Bizim delikanlılık yıllarımızda Beyrut, Ortadoğu’nun yıldızıydı. Renkli yaşantısıyla batıya rakip, nadir kentlerden biriydi.
Türkiye’deki birçok nitelikli aile, tahsil için çocuklarını tercihen Beyrut okullarına yollardı.
Sonraları Ortadoğu, çığrından çıktı, o güzel şehir, ateş hattının ortasında kaldı. İrtifa kaybetti. Son yıllarda tam tekrar kendini toparlıyordu ki, başına bu felaket geldi.
Dilerim eski parlak günlerine tekrar döner inşallah.
Damatmış
- Saray sosyetesi.
- Titanik gemisi.
- Damat Bey... vs.
Ayıp ayıp, muhalefet böyle yapılacaksa, ciddi eleştirilere de gölge düşer. Nitekim düşüyor...

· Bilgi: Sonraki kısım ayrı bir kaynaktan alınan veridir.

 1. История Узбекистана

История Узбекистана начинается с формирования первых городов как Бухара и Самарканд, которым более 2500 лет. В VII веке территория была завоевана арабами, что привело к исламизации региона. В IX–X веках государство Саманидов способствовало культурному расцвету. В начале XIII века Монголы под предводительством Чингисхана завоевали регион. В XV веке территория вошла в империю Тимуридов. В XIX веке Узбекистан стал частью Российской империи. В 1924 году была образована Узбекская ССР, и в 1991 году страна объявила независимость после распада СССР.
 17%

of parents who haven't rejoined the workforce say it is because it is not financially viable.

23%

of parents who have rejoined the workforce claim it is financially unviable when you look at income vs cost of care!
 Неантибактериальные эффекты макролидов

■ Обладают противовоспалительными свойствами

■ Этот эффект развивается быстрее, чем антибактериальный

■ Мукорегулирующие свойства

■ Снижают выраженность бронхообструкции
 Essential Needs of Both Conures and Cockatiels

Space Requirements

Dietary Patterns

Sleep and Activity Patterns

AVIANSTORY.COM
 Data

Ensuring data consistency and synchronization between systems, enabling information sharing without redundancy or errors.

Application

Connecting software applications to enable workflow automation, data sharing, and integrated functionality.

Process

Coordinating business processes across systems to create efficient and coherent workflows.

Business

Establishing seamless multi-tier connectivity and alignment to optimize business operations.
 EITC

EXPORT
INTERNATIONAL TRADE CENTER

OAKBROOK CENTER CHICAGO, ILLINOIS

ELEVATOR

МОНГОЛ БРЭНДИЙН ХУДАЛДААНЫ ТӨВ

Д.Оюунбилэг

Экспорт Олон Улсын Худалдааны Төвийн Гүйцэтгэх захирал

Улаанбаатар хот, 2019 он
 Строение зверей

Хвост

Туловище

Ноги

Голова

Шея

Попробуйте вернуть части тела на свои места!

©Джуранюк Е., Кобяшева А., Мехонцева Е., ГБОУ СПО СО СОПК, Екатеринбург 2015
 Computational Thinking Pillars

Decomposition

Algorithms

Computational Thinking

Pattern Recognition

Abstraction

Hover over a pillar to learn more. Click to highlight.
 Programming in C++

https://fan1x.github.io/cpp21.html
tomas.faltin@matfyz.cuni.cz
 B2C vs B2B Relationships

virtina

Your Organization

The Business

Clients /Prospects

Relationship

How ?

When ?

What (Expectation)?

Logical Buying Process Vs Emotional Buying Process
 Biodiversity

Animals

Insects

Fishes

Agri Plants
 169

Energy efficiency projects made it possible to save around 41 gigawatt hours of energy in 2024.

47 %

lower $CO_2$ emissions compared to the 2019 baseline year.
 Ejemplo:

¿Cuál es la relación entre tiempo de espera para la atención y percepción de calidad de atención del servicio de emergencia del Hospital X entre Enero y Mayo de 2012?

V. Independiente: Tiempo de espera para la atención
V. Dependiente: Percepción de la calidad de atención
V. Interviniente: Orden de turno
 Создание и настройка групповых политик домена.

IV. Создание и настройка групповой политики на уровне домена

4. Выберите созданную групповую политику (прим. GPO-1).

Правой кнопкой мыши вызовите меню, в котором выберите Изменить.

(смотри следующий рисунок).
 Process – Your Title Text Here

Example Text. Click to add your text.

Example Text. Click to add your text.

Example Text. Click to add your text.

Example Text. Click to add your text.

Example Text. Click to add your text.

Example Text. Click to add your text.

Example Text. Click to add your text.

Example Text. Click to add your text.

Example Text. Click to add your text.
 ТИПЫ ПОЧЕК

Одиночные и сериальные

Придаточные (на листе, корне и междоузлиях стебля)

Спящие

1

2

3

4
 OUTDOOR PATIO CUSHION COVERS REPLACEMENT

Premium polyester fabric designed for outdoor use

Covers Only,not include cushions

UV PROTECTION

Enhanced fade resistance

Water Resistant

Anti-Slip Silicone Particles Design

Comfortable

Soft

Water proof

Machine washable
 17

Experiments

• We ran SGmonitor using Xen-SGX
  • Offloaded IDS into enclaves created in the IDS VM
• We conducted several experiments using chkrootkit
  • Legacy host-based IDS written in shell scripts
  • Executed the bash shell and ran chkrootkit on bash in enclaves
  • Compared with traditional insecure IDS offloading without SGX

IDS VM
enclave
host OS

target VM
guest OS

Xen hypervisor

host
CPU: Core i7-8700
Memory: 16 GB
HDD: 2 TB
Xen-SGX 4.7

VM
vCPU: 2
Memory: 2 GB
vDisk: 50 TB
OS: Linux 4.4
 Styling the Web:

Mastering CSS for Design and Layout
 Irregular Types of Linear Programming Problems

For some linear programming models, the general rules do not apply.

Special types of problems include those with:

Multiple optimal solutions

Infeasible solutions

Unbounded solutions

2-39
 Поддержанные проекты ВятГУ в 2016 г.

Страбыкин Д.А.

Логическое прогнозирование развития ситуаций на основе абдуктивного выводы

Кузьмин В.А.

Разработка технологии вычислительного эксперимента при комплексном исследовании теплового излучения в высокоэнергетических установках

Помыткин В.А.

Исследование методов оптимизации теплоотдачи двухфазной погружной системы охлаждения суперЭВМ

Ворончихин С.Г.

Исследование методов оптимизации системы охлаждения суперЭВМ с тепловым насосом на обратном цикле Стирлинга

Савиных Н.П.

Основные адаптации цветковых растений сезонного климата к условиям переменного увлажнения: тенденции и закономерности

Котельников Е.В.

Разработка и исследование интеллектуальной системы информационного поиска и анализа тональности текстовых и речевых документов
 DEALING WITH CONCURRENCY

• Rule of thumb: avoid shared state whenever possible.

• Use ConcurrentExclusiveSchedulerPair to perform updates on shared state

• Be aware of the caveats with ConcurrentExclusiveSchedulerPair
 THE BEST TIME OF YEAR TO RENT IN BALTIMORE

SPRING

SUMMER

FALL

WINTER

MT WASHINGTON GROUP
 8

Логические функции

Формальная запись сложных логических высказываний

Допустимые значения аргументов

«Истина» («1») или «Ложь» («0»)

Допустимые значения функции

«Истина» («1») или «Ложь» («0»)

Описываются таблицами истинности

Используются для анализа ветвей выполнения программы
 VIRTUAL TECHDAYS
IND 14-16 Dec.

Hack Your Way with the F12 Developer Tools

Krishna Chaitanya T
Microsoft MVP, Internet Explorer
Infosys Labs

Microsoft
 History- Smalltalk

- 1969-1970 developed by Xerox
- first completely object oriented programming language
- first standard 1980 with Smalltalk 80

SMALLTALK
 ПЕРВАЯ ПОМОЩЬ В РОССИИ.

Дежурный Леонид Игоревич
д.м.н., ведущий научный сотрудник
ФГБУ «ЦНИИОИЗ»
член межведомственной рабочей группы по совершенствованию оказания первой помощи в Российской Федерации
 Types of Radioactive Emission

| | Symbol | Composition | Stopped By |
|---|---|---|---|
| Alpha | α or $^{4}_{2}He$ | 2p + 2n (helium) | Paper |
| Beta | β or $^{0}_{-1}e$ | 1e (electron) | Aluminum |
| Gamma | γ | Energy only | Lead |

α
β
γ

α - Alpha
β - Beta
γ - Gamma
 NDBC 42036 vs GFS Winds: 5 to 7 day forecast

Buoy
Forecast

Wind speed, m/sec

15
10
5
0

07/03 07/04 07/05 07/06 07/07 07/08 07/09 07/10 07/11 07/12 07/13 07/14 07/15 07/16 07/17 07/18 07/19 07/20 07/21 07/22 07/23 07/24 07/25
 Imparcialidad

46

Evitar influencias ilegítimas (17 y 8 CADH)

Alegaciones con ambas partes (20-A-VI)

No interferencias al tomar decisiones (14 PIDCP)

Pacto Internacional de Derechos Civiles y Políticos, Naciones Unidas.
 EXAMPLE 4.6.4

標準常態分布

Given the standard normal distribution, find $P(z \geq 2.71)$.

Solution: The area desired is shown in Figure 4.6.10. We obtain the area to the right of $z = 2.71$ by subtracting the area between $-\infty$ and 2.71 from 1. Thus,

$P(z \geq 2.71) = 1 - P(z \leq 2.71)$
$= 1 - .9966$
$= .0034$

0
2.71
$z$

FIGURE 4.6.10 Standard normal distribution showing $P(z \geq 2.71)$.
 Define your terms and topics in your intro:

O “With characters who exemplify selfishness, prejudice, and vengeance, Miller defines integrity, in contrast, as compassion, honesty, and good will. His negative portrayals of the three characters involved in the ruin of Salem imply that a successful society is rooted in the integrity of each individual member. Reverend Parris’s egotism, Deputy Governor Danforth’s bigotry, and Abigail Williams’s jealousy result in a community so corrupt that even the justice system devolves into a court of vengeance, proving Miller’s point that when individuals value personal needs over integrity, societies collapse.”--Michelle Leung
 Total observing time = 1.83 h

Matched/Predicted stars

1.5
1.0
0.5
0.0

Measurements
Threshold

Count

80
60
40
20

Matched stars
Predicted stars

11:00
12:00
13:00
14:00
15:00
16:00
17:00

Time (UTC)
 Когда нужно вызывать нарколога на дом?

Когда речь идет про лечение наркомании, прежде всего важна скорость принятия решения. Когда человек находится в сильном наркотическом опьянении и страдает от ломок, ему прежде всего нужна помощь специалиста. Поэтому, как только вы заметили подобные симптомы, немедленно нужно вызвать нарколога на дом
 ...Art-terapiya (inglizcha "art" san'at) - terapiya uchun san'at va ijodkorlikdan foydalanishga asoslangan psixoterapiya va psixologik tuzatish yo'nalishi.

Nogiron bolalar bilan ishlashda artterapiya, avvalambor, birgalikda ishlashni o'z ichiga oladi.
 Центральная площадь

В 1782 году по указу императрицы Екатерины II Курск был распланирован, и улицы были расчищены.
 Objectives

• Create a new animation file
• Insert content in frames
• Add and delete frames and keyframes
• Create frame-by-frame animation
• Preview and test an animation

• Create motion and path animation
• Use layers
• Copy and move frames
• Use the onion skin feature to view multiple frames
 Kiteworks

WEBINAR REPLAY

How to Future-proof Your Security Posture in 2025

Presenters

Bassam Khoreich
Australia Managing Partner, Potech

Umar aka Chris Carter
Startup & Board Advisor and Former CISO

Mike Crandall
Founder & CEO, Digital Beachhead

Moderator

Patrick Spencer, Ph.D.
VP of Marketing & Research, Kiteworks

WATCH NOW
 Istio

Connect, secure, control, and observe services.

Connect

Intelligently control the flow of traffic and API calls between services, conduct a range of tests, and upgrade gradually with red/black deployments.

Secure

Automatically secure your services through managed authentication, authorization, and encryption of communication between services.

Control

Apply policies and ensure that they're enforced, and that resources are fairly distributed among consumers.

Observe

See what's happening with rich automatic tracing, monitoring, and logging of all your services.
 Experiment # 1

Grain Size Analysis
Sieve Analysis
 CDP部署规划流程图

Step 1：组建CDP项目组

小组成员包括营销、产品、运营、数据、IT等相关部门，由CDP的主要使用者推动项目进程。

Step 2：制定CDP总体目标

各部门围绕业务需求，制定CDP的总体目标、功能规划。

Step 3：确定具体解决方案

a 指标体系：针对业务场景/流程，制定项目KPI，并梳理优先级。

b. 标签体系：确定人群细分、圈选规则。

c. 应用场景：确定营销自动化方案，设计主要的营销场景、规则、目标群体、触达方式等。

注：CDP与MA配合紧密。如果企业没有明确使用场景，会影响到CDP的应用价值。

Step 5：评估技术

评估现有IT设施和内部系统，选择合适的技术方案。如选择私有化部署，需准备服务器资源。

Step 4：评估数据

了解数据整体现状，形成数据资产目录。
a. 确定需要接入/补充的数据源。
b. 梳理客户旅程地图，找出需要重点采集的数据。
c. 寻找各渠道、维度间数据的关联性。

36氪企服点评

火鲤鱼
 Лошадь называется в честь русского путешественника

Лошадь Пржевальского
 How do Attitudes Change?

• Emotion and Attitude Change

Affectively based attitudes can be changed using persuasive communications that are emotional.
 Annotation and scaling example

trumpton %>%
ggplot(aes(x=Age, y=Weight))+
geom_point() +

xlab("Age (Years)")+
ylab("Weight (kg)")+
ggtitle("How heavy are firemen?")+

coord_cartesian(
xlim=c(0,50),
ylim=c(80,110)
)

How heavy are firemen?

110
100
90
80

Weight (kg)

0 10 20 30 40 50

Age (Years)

En önemli konular bile artık halkın bir kulağından girip öbür kulağından çıkıyor. Yahu, koskoca bir ekonomik sistem, Damat Bey’e indirgenecek kadar magazinleştirilir mi? Bu ne hafiflik?
Damat olmak ayıp mı? Sizlerin damadı yok mu? Ya da sizler acaba kimlerin damadısınız?
★★★
Sepetinizde pamuğunuz varsa, çıkın konuşun. Düzgün muhalefet yapın.
Ama bunu yapacak bir liyakat sahibi değilseniz, bari alemin çoluğuyla çocuğuyla uğraşmayın.
Siz bunu Özal’a da yaptınız, Menderes’e de yaptınız. Ne biçim insanlarsınız?
Ve sitem
Hani maske, hani mesafe? Nedir bu kalabalıklar?
Üst üste yığılmış bu insanlar ne yapmak istiyorlar?
Kimsenin laf dinlediği yok. Yasaklar ve tavsiyeler, sadece 65 yaş üstündekilere işliyor.
-Vurun abalıya.
Hıncınızı onlardan alın. Ne olsa itaatkâr ve tonton insanlardır.